- [Text to read]
= = =
But I will rise there with so full a glory

And tell the pleasant prince this mock of his
Hath turned his balls to gunstones.[22]
This passage reveals that Henry’s is ensuring that there will be consequences to the Dauphin’s insult. Henry first draws upon both personal outrage towards the taunt, and subsequently conflates his personal honor with that of this political office. Although Henry had already made up his mind with respect to legal and religious justifications for going to war, the first public justification in front of his own courtiers is make the conflict a matter of this personal honor as King.

Harfleur and National Honor

During siege of Harfleur, we see Harry’s rhetorical use of honor extend to battle. Because this battle would have featured a siege by the English on the French town, we can assume that it would have been especially taxing[23] upon Henry’s forces (he tells his troops “close the wall up with your English dead” [24]). Therefore, it is not surprising that Henry had to rally his men to carry on the battle. Henry’s famous “once more unto the breach”[25] speech draws heavily upon the importance of honor as a means by which to justifying to his men why they must rise once again attack. Importantly, Henry’s attempt to rally his men makes no reference to Salic law, God or piety. Rather, his appeal to honor focuses heavily on the troops’ national honor as Englishmen (“On, on, you noble English,” “noble luster in your eyes”).[26] In fighting, they are not merely fighting for their king but for their countrymen and their ancestors (“Whose blood is fet from fathers from fathers of war-proof!,” …“Dishonor not your mother,”[27]) and challenge his men to test the “mettle of [their] pasture.”[28] Despite the quasi-nationalistic appeal, it is telling that Henry finishes his battle cry with “God for Harry, England, and Saint George.”[29] This signifies that Henry, as King, is not just another Englishman fighting alongside his own; more significant, he is their ruler. In terms of honor, and by extension regime politics, this is significant, because of the way in which honor moves top-down in a monarchical regime: “honor belongs intrinsically to the king, who is the foundation for others.”[30]
Henry’s speech at Harfleur is significant insofar as Henry changes the emphasis from the infringement of his personal honor by the French into a matter of national pride, which is a matter that concerns the honor of his troops. Rather than geo-political or religious justifications, Henry uses this “honorary” justification as a way to motivate his troops to secure an early and important victory in the war. While such a speech may not have as much currency in a democracy, it is particularly relevant in the context of monarchical politics.

Agincourt and Individual Honor

During the lead up of the famous Battle of Agincourt, the English troops are rattled about being outnumbered by the heavily armored French forces. Henry brilliantly uses honor to turn these concerns into a rallying cry. He welcomes this development for those on the battlefield: “The fewer men, the greater share of honor.”[31] In his Saint Crispin’s Day speech, he expands upon this position by claiming that those who were not present for the battle that day would be missing out something truly glorious and historic:
But if it be a sin to covet honor,
I am the most offending soul alive.
No, faith, my coz, wish not a man from England.
= = =
- [Extracted information]
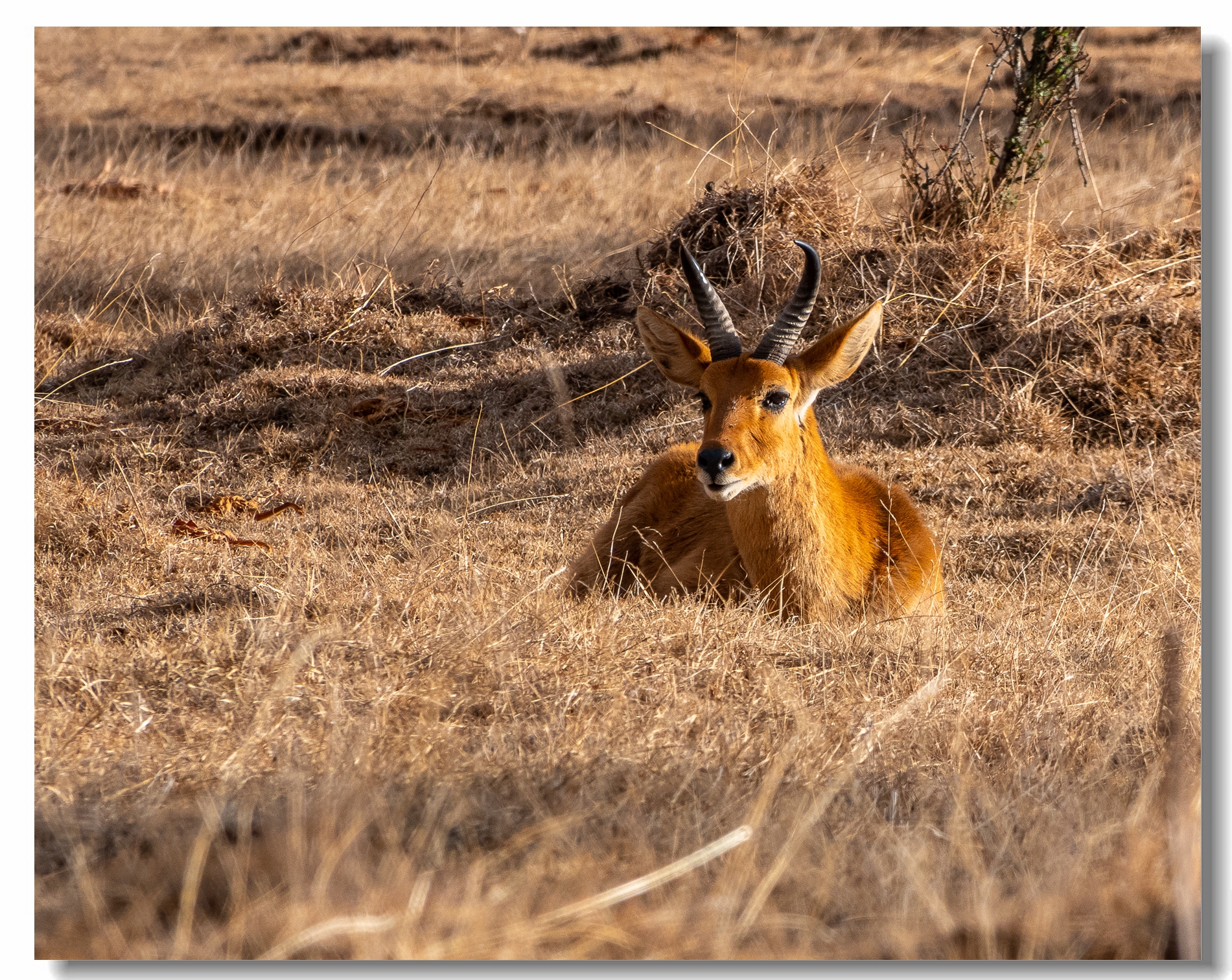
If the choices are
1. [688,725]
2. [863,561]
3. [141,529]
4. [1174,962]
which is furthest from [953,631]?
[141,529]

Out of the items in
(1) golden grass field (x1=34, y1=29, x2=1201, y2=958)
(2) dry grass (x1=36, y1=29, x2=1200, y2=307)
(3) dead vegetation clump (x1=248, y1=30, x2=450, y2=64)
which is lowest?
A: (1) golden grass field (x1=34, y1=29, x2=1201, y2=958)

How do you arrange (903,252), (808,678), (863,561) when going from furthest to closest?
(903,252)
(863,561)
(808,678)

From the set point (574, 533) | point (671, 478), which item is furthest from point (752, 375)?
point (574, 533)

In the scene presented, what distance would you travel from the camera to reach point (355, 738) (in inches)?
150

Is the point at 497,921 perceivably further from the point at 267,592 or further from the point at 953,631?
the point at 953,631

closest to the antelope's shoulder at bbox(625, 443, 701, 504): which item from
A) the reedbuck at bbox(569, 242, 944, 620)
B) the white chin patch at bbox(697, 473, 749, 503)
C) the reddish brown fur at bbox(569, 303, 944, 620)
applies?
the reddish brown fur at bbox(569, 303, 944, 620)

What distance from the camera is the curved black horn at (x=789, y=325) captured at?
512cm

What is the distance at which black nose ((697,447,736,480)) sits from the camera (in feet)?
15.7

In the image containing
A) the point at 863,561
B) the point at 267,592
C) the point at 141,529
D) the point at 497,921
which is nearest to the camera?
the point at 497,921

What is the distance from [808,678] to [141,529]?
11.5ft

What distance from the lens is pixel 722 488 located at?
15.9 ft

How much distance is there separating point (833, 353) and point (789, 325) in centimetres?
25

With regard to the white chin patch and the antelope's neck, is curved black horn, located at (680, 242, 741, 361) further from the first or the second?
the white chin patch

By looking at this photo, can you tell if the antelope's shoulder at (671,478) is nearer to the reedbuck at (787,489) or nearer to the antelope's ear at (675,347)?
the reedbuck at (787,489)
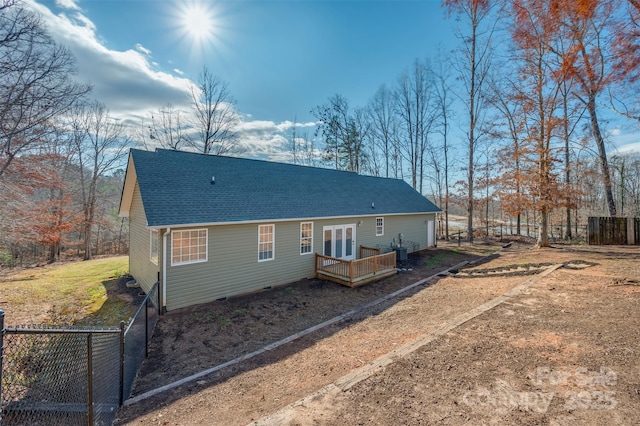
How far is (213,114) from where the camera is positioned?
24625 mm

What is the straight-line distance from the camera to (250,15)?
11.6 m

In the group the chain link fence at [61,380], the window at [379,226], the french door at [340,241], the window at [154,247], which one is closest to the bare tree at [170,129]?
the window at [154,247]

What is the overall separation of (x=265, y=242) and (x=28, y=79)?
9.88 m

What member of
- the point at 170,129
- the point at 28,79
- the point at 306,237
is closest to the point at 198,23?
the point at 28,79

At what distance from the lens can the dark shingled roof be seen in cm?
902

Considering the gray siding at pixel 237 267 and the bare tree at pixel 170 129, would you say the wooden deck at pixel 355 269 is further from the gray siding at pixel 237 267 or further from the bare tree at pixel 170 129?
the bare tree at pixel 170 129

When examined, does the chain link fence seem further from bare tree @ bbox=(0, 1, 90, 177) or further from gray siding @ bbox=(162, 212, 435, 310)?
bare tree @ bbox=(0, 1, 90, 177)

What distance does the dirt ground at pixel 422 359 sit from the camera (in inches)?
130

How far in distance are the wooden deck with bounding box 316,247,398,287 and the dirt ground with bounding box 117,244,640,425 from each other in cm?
= = =
- [Problems to solve]
- a) In the passage on Henry and honor, what three things does Henry's attempt to rally his men at Harfleur make no reference to?
- b) Reproduce the passage on Henry and honor from "During the lead" up to and including "offending soul alive.".

- [List of solutions]
- a) Salic law, God, or piety.

- b)
During the lead up of the famous Battle of Agincourt, the English troops are rattled about being outnumbered by the heavily armored French forces. Henry brilliantly uses honor to turn these concerns into a rallying cry. He welcomes this development for those on the battlefield: “The fewer men, the greater share of honor.”[31] In his Saint Crispin’s Day speech, he expands upon this position by claiming that those who were not present for the battle that day would be missing out something truly glorious and historic:
But if it be a sin to covet honor,
I am the most offending soul alive.